* _GIVEN INFORMATION_:
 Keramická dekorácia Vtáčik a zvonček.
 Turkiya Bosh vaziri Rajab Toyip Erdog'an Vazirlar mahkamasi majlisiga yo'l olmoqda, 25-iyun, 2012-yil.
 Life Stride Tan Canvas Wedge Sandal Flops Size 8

* * *

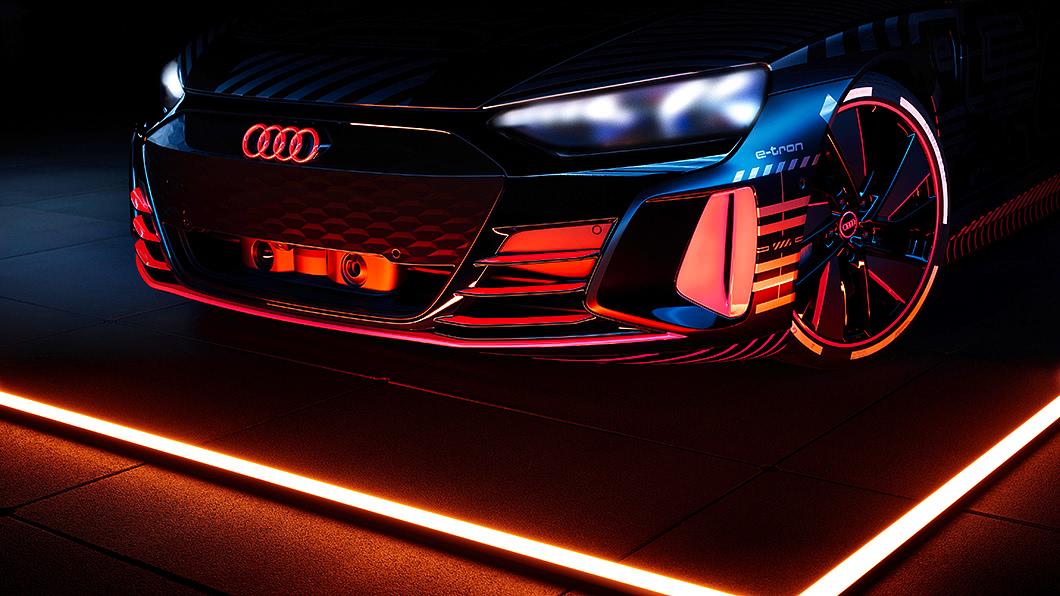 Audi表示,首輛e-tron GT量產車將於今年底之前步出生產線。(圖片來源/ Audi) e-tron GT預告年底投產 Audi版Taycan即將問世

* _WHAT IS NEEDED_:
In the listing above, find the line with "Keramická dekorácia Vtáčik a zvonček." and the line with "Life Stride Tan"; output exactly those lines and all lines between them.

* _WRITTEN SOLUTION_:
 Keramická dekorácia Vtáčik a zvonček.
 Turkiya Bosh vaziri Rajab Toyip Erdog'an Vazirlar mahkamasi majlisiga yo'l olmoqda, 25-iyun, 2012-yil.
 Life Stride Tan Canvas Wedge Sandal Flops Size 8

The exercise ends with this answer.